Disclosed is a percutaneous needle device comprising an elongate shaft defining at least one lumen therein; a sensor disposed at a distal tip of the elongate shaft; a display mounted to the elongated shaft configured to display an output of the sensor; and a connector disposed at a proximal end of the elongate shaft for making fluid connection with the at least one lumen.

The device may include a fluid reservoir and a flush dome in fluid communication with the lumen of the needle, wherein actuation of the flush dome effectively pumps fluid from the reservoir through the lumen of the needle.

Catheters are disclosed that include an elongate body having one or more fluid lumens formed therein; and a fluid port formed in the conduit, the fluid port being defined by a helical slit formed in a wall of the conduit.

The catheter may include one or more of: an atraumatic distal tip formed from a substantially spherical ball; the catheter includes a second distal-facing fluid port; a helical slit formed in a sidewall of the reduced diameter portion of the conduit; the conduit includes a tapered transition between the main body of the conduit and the reduced diameter portion of the conduit.

Disclosed are patient-specific infusion methods comprising determining a total CSF volume of a patient; aspirating a volume of CSF from the patient based on the determined total CSF volume of the patient; and infusing the drug into the intrathecal space of the patient.

The method may include one or more of: after infusing the drug, infusing the aspirated CSF of the patient to propel the drug in a desired direction within the intrathecal space; the total CSF volume is determined from preoperative images of the patient's central nervous system; the aspirated volume of CSF is in the range of about 1% to about 20% of the patient's total CSF volume; the drug is infused while the CSF volume is aspirated.

A drug delivery system is disclosed comprising an intrathecal catheter or needle having at least one fluid lumen; a pump configured to infuse fluid through the catheter according to a programmed infusion curve. The pump may comprise a plurality of syringes.

A method is disclosed that includes inserting a catheter into an intrathecal space of a patient, the catheter configured to increase in length as the patient grows.

The method may include one or more of: the excess lumen of the catheter is first implanted into the port and, as the patient grows, the catheter can be manipulated to extend its length as the patient grows; or a distal anchoring mechanism such that the axial tension of the catheter increases as the patient grows.

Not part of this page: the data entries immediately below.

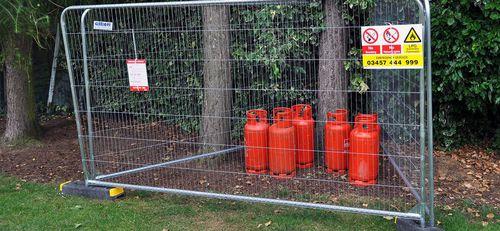 Zaun für öffentliche Bereiche / für Sportplätze / Industrie / geschweißter Maschendraht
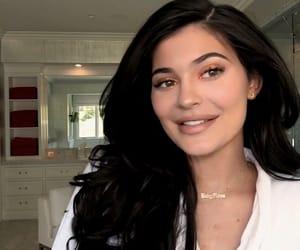 kardashians, beauty, and celebrities image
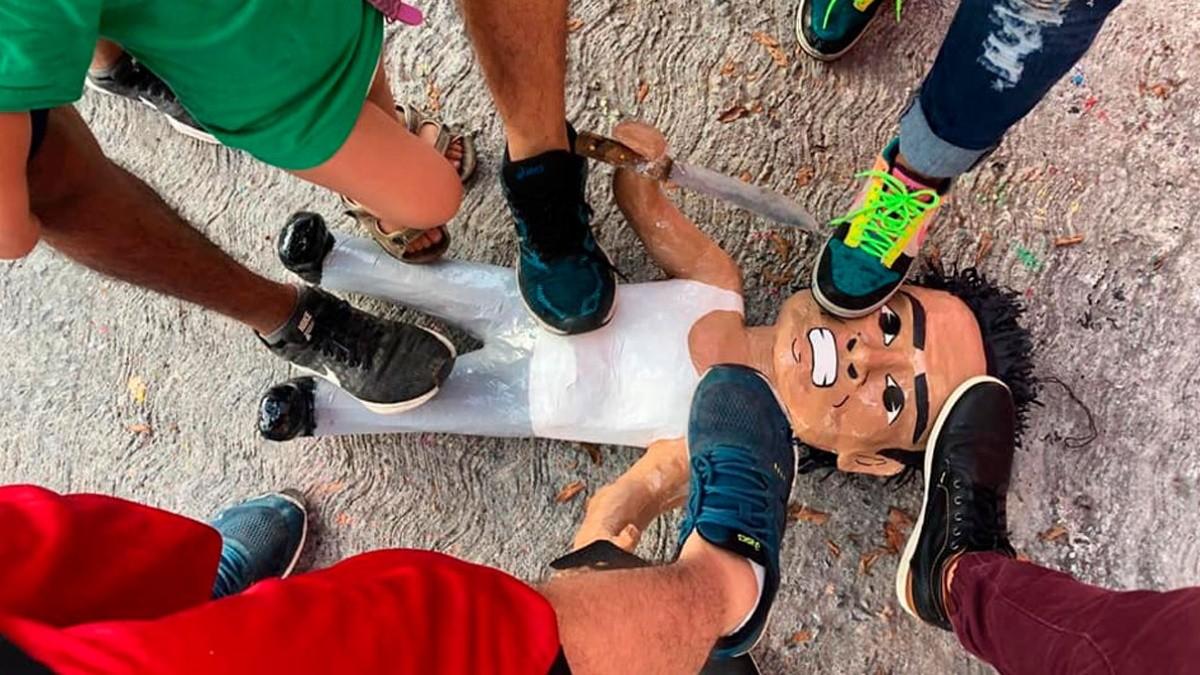 México mágico: Ratero de la combi ya tiene su propia piñata   Bolavip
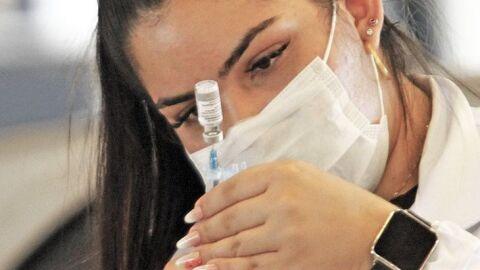 Vacinação em massa nas fronteiras derruba números de casos novos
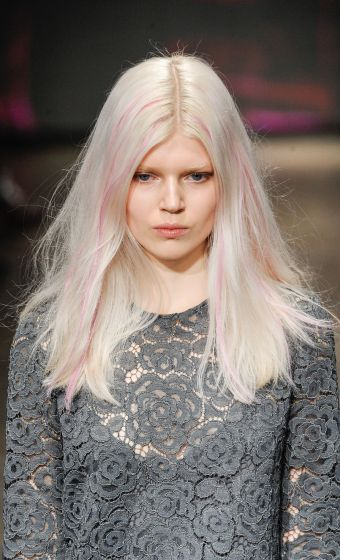 cabelos loiros com madeixas rosa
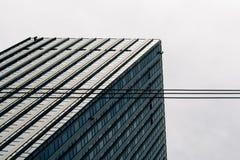 Spitze eines Gebäudes mit klarem Himmel lizenzfreie stockbilder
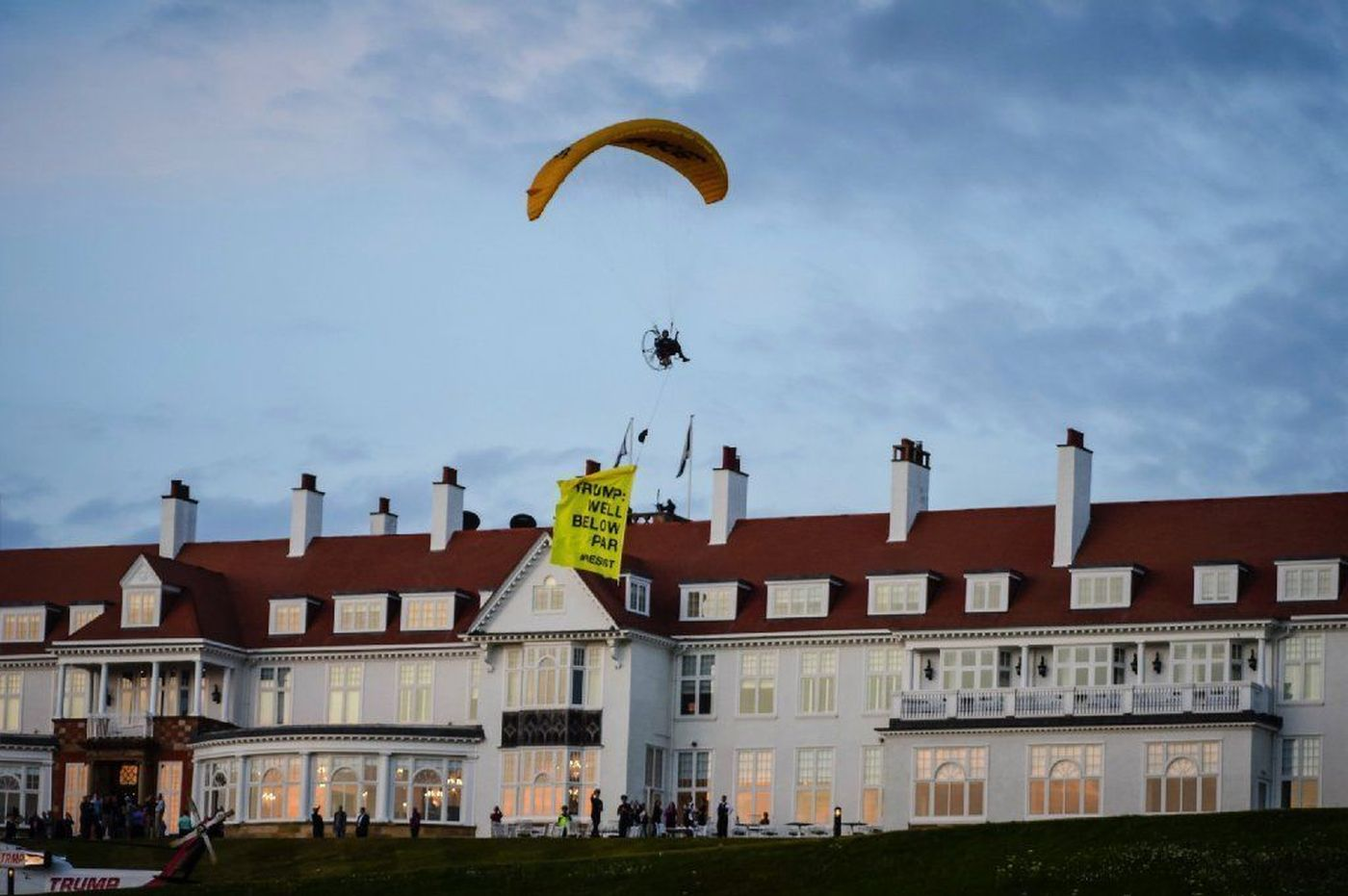 Paraglider arrested and charged after flying close to President Trump in Scotland protest https://t.co/GaJ49L1XT4 https://t.co/VKPoc03GVk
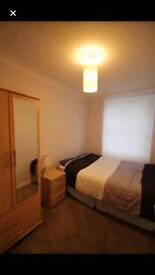 Double room in Syon lane / brentford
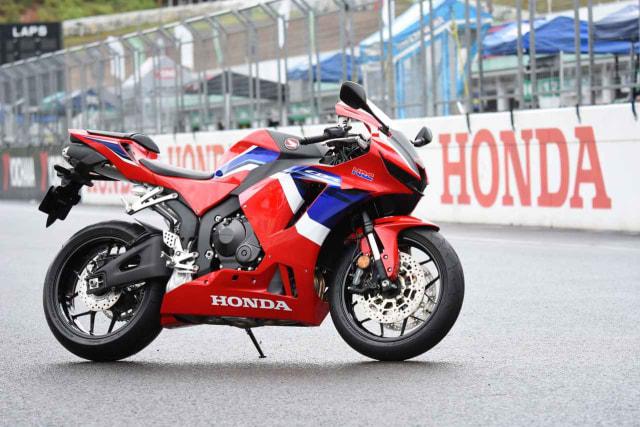 Honda CBR600RR 2021: Spesifikasi, Fitur, dan Skema Kredit (54774)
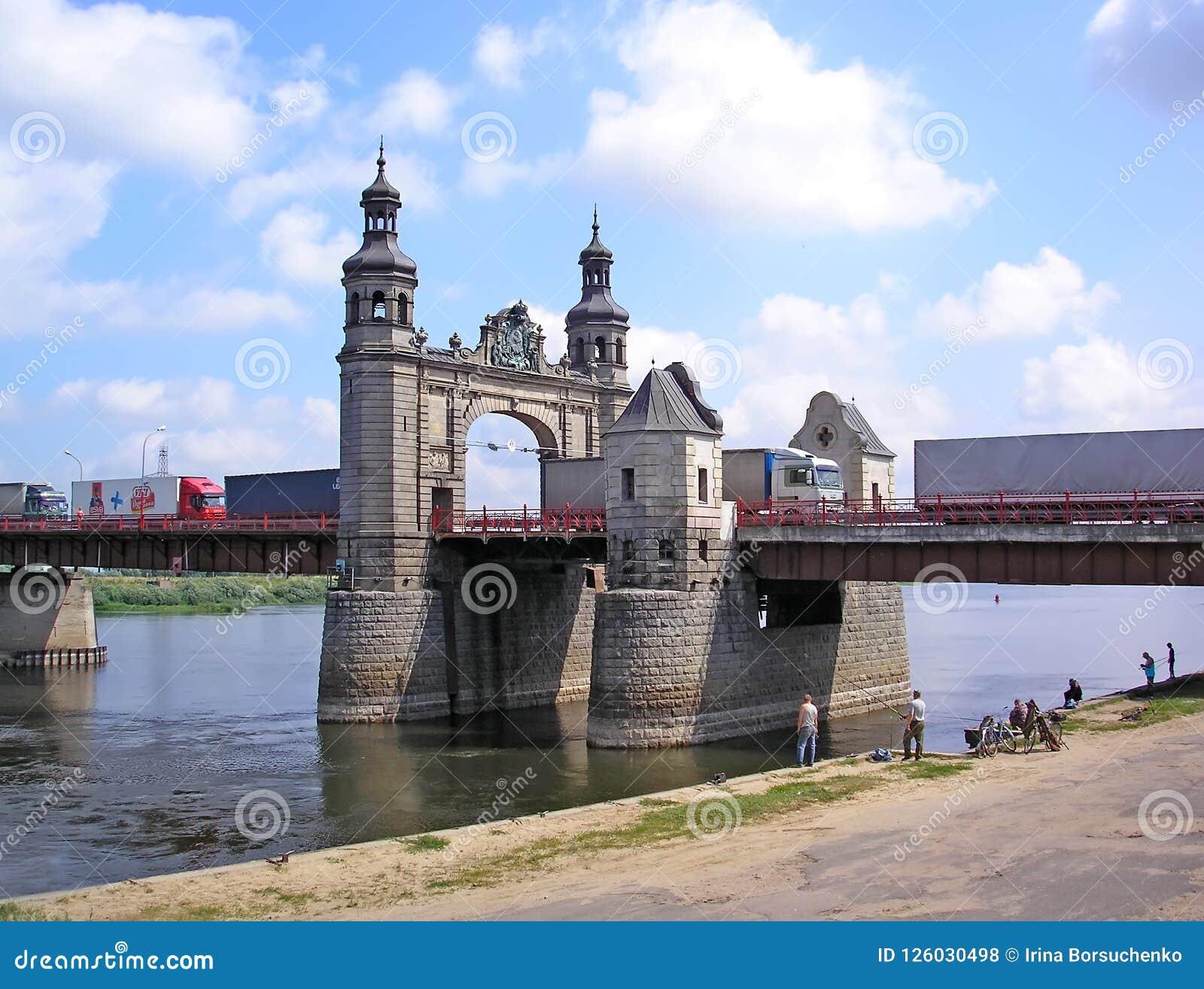 SOVETSK, RÚSSIA Movimento dos caminhões ao longo da ponte da rainha Louise Região de Kaliningrad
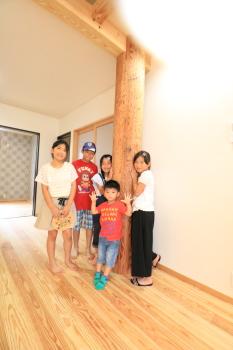 完成見学会|玄関・浴室を共有 限られた敷地に実現した二世帯住宅-福岡県太宰府市-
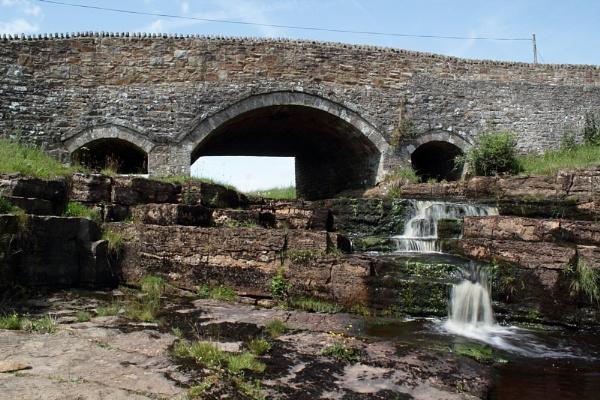 crag bridge by hallcro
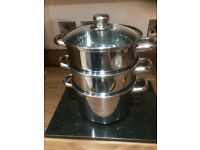 Saucepan with 2 stacking steamers.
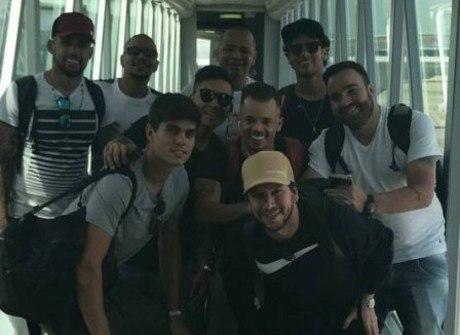 Neymar leva parças a Dubai e se impressiona com luxo do avião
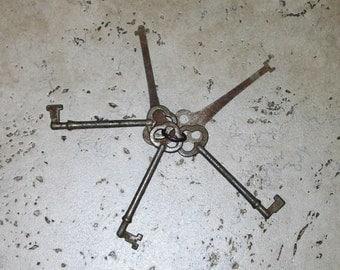 Antique Keys Set of Five Antique Keys Skeleton Keys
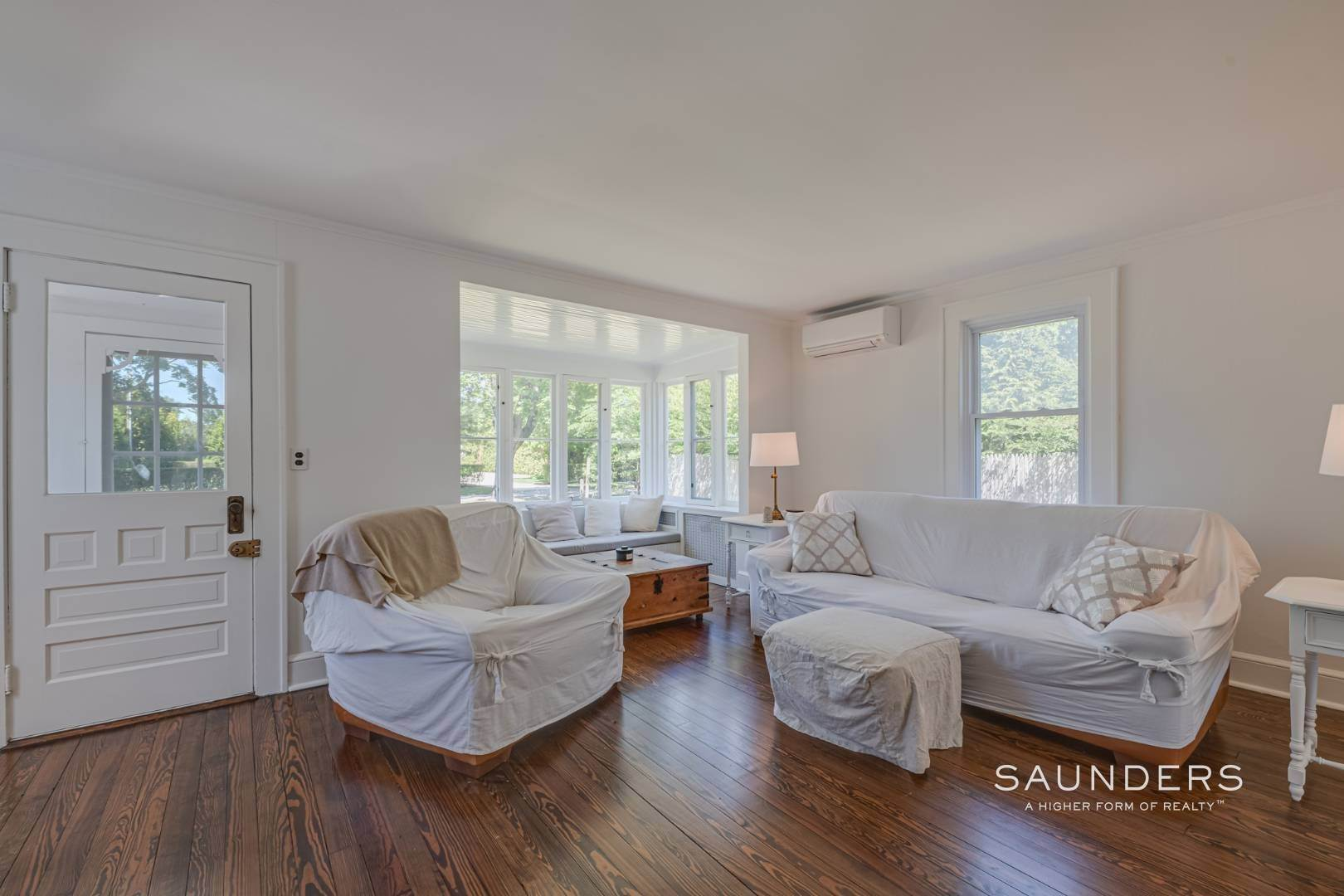 4. Single Family Homes for Sale at Charming Quogue Cottage South Of The Highway 34 Lamb Avenue, Quogue Village, Southampton Town, NY 11959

Methods of applying targeted infusion to the lumbar, thoracic and cervical regions of the spine and brain are disclosed. Methods may include using infusion curves and mechanisms targeting specific regions of the intrathecal space to assist in targeting

A method of anchoring a catheter within a patient's spine to avoid migration of the catheter upon implantation is disclosed.

A method of easily implanting a catheter from a lumbar region to a cervical region of a patient is disclosed. The method may include configuring the catheter for such easy implantation.

Needles configured to maximize dispersion during injection are disclosed. The needle may include multiple lumens to allow for simultaneous or independent infusion of the drug and buffer.

Us provisional application No. 62/159,552 filed on 11/5/2015; U.S. provisional application No. 62/239,875 filed on 10/2015; united states provisional application No. 62/303,403 filed on 3,4, 2016; united states application No. 15/151,585 filed on 5, 11/2016; and us application No. 15/662,416 filed on 28/7/2017; all hereby incorporated by reference in their entirety.

While the invention has been described with reference to specific embodiments, it should be understood that numerous changes could be made within the spirit and scope of the inventive concepts described. Accordingly, it is intended that the invention not be limited to the described embodiments.